Asynchronous cudaMalloc

Hello everyone! I doubt that is there any function or possibility to allocate device memory asynchronously? The background is here. I want to allocate a large(0.1G~1G) amount of memory, which takes some time compare to the other part of my algorithm. If the cudaMalloc could be asynchronous executed, i.e., return right after it’s called and the host can run successive code while the device allocating the memory, the malloc delay will be hidden. This behavior is just like cudaMemcpyAsynch or cudaMemsetAsynch().

Any suggestions?

What about using multipe threads?

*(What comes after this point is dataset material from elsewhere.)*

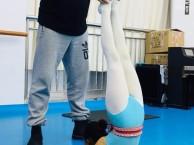 跳舞时的正确活动方式 济南阿昆舞蹈培训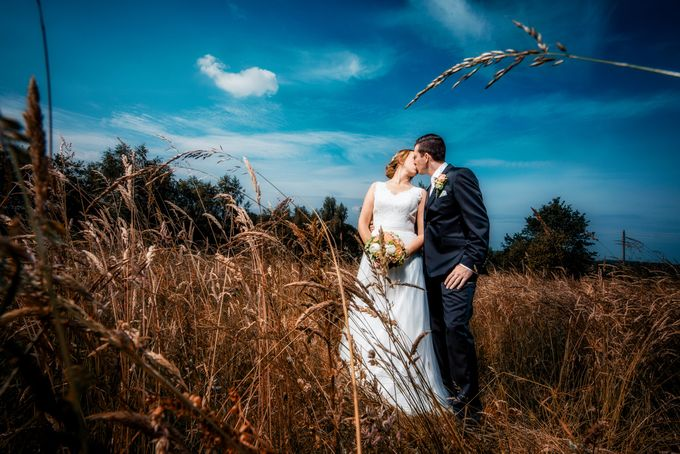 romantic style by InMoment Wedding Photography - 019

I’d go for openMP sections for the most simple solution.

#pragma omp parallel sections num_threads(2)

{

  #pragma omp section

  {

       //alloc mem here

  }

#pragma omp section

  {

       //do other task here

  }

}

Well, in my situation the space should be continuous, i.e., I want to boost this line

cudaMalloc(ptr, size);

The ideal substitution should like

cudaMallocAsync(ptr, size, [stream]);

// some CPU work, something like host memory allocation.

// cudaMalloc done, continue to cuda computation.

On the other hand, I don’t think multi-thread allocation could speed up since the bottleneck should be device memory speed(Just guess).

If you are doing memory allocations many times in your algorithm, implement a simple memory management system in which you allocate a huge buffer once and set pointers to appropriate locations (aligned) when requested for memory.